» Direction 1
Rewrite the entries from the line with "picture/frames | bbox" up to and including the last line of the entries as a JSON list of strings, one string per line, with blank lines left out.

» Excerpted text

SAFE Network concerns from an old employee

the way i see it, the testing and alpha release and up and coming beta will show us weather we have any issues or not, it seems to be working very well up to now, the code will need to be fine tuned as time goes by, I don’t see any major issues in the concept that would cause any huge rethink or delay, however theoretical arguements are always good to make sure mistakes are avoided. As long and the testing continues to work as expected then these theorys will remain unproven.

Wait a second, you made the following statement some time ago:

So you said that people can target an address when they have “the most computing power” and when I point out that this isn’t the case as one can’t choose it’s own address in the network you ask me for an algorithm? So you didn’t had a clue in the first place then? Just firing some shots around without knowing how this stuff really works? Here’s a diagram by the way.

No they can’t. The network operates on XOR-level as you know. It doesn’t really care about IP’s. So when a datacentre goes down with 1000 nodes, chances are extremely big these nodes are in 1000 different groups. So if each group has 12 nodes active, they all go from 12 to 11 and there is no problem at all. The 1000 nodes can’t do a thing on their own as they’re removed from the groups they were in.

Group Consensus is one of the basics of the SAFE network.

9 Likes

100% here, even if not correct they can turn up snippets for consideration and that is good. We try (very hard) to keep the team focussed on launch right now though so when we get time these are valuable, but probably in the dev forum where they can get deeper into the issues I think.

Thought experiments are always good, but need balance to look at “what if” scenarios such as with partitioning and how CAP/Any acronym relates etc. When these last features and RFC’s are all in place we will be really desperate for such interventions from everyone. It may require we move docs on though to give folk a chance to speak with authority in these areas that helps us all. It’s the confusion over how things work that causes huge extra effort. That confusion wastes time and also reduces security. As we add RFC’s this clears up (they are very good to see how things work) and this helps security. Be great if folk commented there but sometimes things come up later. Then hopefully at least forum members chat here first, but we can only hope that happens.

10 Likes

1.- Sending multiple POST request returns MutationError.

» Entries from a labeling collection
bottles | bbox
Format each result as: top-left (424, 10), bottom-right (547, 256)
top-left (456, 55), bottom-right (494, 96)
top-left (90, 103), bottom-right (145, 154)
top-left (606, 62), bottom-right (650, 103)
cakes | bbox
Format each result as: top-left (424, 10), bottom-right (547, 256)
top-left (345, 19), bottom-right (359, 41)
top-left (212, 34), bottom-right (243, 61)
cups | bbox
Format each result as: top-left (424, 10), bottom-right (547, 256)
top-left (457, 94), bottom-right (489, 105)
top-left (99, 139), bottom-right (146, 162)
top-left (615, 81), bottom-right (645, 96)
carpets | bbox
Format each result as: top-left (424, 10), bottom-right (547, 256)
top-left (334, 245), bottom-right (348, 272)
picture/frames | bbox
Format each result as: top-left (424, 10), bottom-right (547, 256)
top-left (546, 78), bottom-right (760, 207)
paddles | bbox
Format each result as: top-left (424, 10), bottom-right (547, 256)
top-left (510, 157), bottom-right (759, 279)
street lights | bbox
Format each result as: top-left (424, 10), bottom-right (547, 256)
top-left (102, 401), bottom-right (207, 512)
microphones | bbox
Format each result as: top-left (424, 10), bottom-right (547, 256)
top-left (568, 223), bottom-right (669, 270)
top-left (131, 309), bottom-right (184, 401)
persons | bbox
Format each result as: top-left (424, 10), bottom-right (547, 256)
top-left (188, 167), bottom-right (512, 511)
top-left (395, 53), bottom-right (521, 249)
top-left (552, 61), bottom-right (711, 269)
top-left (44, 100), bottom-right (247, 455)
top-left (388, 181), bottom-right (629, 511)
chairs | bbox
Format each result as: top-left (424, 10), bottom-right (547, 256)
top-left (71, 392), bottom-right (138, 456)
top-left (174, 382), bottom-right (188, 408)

» Direction 2
Condense the paragraph of the SAFE Network thread that begins "Thought experiments are always good" into a short bulleted list that keeps its main facts.

» Right answer 1
[
  "picture/frames | bbox",
  "Format each result as: top-left (424, 10), bottom-right (547, 256)",
  "top-left (546, 78), bottom-right (760, 207)",
  "paddles | bbox",
  "Format each result as: top-left (424, 10), bottom-right (547, 256)",
  "top-left (510, 157), bottom-right (759, 279)",
  "street lights | bbox",
  "Format each result as: top-left (424, 10), bottom-right (547, 256)",
  "top-left (102, 401), bottom-right (207, 512)",
  "microphones | bbox",
  "Format each result as: top-left (424, 10), bottom-right (547, 256)",
  "top-left (568, 223), bottom-right (669, 270)",
  "top-left (131, 309), bottom-right (184, 401)",
  "persons | bbox",
  "Format each result as: top-left (424, 10), bottom-right (547, 256)",
  "top-left (188, 167), bottom-right (512, 511)",
  "top-left (395, 53), bottom-right (521, 249)",
  "top-left (552, 61), bottom-right (711, 269)",
  "top-left (44, 100), bottom-right (247, 455)",
  "top-left (388, 181), bottom-right (629, 511)",
  "chairs | bbox",
  "Format each result as: top-left (424, 10), bottom-right (547, 256)",
  "top-left (71, 392), bottom-right (138, 456)",
  "top-left (174, 382), bottom-right (188, 408)"
]

» Right answer 2
- Thought experiments are good but need balance, looking at "what if" scenarios such as partitioning and how CAP relates.
- Once the last features and RFCs are in place, such input from everyone will be badly needed, and docs may need to move on so people can speak with authority in these areas.
- Confusion over how things work causes huge extra effort, wastes time, and reduces security.
- RFCs clear up that confusion and help security; comments on them are welcome, though issues sometimes come up later, and ideally forum members discuss them here first.